Gli organismi geneticamente modificati – che l’Europa da tempo ha deciso di non produrre ma che continua a importare – usciti dalla porta potrebbero rientrare dalla finestra.
L’estensione del bando alle sperimentazioni è stata stabilita da una sentenza della Corte di Giustizia Ue per colmare un vuoto normativo sull’ambito di applicazione delle nuove tecniche conosciute con il nome di “mutagenesi”. Una sentenza che ha fatto discutere il mondo scientifico e creato nuove divisioni in quello agricolo, perché rischia di bloccare l’innovazione e la ricerca del settore. Fino a costringere il Consiglio Ue, lo scorso novembre, a riconoscere la necessità di rivedere la direttiva europea sugli Ogm del 2001.
Rivedere la direttiva sugli Ogm del 2001, di fronte ai progressi degli ultimi anni, rappresenta la sola strada di fatto per consentire alle nuove tecniche, basate sulla modifica del Dna delle piante attraverso l’introduzione di un gene della stessa specie (non esogeno come avviene invece per gli Ogm), di essere sperimentate in campo aperto. Il Consiglio Ue ha riconosciuto il problema stabilendo formalmente che sulle nuove tecniche di mutagenesi c’è una «condizione di incertezza» che occorre superare con «nuove disposizioni», riferendosi alla sentenza pubblicata dalla Corte europea nel luglio del 2018. Secondo il Consiglio Ue bisogna assicurare «la parità di trattamento tra i prodotti importati e quelli originari della Ue».

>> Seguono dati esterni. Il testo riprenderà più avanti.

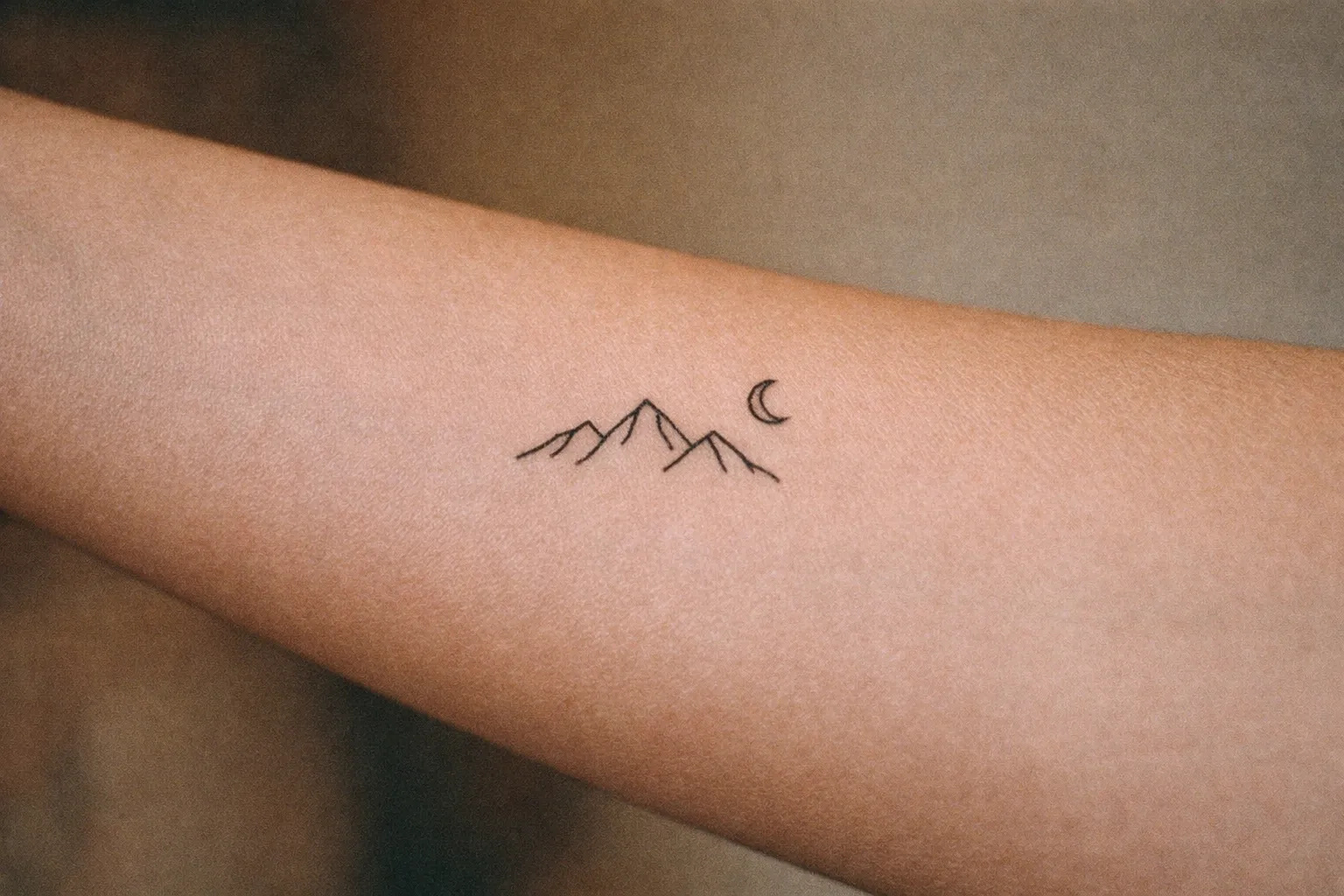 Healed tattoo on forearm demonstrating proper aftercare appearance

Il documento, frutto di un faticoso compromesso, invita la Commissione a presentare, entro il 30 aprile 2021, uno studio sullo status delle nuove tecniche di mutagenesi nel diritto dell’Unione alla luce della sentenza della Corte. Solo dopo la Commissione potrà «presentare una proposta» o «informare il Consiglio delle altre misure necessarie».